Carmel: Phil Mickelson's third round birdie binge that shot him to the  top of the BMW Championship's leaderboard on Saturday offered another sign that his game is rounding back into form after a mid-season meltdown.

The timing could not be better.

With the lucrative Tour Championship set for Sept. 20-23 in Atlanta followed a week later by Ryder Cup duty against Europe, there is plenty on the line for Mickelson this month as he looks to end his season on the upswing.

After matching a career high with 10 birdies on the way to an eight-under 64 to share the lead with Vijay Singh going into Sunday's final round, Mickelson can certainly feel positive about the challenges ahead.

"I knew this week was going to be a good week," he told reporters. "I came out a little bit anxious the front nine on Thursday and didn't play well.

"I kind of settled in and started to make some putts, started to make some birdies but the game feels really good.

"It's finally back and I'm looking forward to being in the mix tomorrow but also the Tour Championship and the Ryder Cup, I'm just glad that it's back in time."


Mickelson began the season smartly, notching his 40th PGA Tour win at the Pebble Beach National Pro-am and then losing in a playoff the following week at the Northern Trust Open.

The four-time major winner tied for fourth at the Houston Open and third at the Masters but soon after slipped into the doldrums.

In seven events before last week's fourth place finish at the Deutsche Bank Championship, Mickelson had missed two cuts, withdrawn from another event and could not post a better result than a tie for 36th.

Mickelson said he knew exactly what the problem was, and had been in the process of fixing it, but declined to elaborate.

"I know exactly what happened but I really don't want to discuss it," said Mickelson. "All I care about is that (my game) is on its way back.

"Certainly my game went south for a while and I was trying to piece it back together.

"It's taken me a little while to piece it back together but I could tell last week that my game was back and I was ready to play at the highest level again."

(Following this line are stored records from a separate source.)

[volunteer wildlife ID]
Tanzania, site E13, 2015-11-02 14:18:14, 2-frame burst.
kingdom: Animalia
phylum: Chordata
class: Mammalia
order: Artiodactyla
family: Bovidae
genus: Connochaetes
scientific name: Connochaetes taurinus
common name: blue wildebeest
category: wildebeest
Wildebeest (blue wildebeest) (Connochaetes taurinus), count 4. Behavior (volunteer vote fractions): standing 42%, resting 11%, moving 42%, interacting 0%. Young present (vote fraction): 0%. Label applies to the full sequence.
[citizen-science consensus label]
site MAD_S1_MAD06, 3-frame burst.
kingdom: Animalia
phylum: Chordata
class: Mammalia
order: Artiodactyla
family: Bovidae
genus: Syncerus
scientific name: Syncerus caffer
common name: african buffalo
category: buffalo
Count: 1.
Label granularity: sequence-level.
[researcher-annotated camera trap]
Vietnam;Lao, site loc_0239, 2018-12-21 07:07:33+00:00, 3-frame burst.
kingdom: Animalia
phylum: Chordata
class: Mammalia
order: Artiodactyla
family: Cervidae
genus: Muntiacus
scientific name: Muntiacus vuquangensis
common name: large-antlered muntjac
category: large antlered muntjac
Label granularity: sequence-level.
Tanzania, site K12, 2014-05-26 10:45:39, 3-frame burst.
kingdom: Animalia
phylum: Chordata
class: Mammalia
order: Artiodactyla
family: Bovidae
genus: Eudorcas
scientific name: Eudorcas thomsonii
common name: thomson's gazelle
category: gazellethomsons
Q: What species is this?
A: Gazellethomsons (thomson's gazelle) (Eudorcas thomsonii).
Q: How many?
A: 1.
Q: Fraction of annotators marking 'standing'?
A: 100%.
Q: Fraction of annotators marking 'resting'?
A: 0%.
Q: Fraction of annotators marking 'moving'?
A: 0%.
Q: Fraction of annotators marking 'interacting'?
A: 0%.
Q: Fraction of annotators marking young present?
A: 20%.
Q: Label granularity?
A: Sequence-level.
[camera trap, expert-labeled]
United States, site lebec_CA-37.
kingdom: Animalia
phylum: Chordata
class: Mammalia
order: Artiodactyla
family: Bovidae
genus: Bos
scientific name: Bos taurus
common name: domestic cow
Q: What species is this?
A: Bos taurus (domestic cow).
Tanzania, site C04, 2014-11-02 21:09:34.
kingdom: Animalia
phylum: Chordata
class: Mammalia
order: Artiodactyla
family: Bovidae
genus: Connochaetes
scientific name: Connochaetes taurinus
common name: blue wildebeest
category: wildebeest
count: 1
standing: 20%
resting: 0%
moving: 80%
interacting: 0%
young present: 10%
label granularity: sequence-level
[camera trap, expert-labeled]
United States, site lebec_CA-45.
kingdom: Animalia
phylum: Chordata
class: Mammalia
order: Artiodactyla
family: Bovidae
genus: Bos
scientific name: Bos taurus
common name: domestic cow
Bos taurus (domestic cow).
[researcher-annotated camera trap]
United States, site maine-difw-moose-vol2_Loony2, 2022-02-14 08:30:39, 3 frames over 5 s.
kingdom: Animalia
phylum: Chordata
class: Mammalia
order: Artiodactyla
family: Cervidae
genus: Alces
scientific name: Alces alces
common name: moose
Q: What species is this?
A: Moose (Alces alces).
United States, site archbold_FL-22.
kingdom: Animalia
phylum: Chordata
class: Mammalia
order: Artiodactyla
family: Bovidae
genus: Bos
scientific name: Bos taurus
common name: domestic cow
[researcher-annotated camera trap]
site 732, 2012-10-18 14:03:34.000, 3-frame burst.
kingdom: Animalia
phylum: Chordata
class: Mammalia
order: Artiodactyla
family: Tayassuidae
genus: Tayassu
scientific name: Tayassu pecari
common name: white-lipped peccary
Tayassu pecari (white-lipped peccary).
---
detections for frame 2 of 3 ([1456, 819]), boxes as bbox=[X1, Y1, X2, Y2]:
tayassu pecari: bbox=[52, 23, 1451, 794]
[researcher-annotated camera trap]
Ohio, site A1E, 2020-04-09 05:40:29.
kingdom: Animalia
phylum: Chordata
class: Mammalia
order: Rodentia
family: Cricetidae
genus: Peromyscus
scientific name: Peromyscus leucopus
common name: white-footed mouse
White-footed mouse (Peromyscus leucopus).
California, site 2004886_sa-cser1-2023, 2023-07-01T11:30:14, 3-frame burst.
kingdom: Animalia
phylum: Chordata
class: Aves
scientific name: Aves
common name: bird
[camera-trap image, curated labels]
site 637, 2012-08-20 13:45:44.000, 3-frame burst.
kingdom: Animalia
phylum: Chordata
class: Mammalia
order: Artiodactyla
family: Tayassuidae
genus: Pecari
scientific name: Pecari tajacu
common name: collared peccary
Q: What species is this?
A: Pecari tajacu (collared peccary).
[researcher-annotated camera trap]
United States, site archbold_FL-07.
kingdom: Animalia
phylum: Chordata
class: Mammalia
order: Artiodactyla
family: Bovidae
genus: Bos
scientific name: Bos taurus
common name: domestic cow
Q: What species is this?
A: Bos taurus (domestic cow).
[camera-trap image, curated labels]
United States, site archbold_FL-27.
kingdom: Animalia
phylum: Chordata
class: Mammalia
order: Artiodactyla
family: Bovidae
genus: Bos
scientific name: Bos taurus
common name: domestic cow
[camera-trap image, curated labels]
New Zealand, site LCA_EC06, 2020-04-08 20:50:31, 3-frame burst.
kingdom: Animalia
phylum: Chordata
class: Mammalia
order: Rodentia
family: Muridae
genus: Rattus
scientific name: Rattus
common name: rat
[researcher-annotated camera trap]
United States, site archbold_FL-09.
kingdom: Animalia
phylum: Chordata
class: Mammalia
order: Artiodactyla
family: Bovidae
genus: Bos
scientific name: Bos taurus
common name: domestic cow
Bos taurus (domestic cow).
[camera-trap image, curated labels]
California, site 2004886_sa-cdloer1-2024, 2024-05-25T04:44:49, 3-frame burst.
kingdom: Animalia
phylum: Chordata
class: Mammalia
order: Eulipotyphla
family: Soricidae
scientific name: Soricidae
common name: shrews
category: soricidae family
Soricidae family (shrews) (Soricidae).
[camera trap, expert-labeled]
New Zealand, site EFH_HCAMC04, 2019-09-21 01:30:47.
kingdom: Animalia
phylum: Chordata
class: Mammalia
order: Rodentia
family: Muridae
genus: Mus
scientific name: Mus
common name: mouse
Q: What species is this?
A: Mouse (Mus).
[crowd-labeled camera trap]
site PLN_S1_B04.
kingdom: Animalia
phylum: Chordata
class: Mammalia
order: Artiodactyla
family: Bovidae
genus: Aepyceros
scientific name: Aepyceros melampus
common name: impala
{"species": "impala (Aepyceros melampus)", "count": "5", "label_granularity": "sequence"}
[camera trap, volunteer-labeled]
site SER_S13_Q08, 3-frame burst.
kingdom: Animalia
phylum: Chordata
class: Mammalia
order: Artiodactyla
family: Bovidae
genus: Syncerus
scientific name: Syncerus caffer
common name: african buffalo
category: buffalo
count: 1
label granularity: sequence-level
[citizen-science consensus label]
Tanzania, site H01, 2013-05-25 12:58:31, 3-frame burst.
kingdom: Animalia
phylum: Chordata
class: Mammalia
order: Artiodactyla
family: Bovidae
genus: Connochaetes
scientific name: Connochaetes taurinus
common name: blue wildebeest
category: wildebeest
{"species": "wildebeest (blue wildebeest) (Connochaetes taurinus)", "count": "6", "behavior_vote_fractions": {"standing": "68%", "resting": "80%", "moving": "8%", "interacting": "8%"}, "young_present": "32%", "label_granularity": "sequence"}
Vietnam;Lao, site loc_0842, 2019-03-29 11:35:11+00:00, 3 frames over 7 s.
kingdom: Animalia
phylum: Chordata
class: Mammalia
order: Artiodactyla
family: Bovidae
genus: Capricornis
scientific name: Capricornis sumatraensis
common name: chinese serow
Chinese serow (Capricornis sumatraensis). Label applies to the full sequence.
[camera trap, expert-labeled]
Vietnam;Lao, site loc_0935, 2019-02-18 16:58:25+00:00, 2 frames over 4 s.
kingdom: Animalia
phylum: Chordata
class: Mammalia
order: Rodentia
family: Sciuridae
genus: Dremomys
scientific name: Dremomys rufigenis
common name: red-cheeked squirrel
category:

Forced to examine his game and ask the tough questions, the 42-year-old lefthander said he had emerged from his slump stronger and a better player.

"Looking back on it, (it's been) a great three-or-four months because as bad as I've played, it's forced me to really analyse and look at and dissect the parts of my game to get it back to where I wanted it to be," he said. "It's taken me some time and I have a little ways to go.

"When was it its best? What was I doing then that made it its best?

"How do I practice? How do I hit the shots?

"Although it's taken me three, four months of poor play, I feel like now it's back to a level where I'm going to start  playing the way I know I'm capable of playing."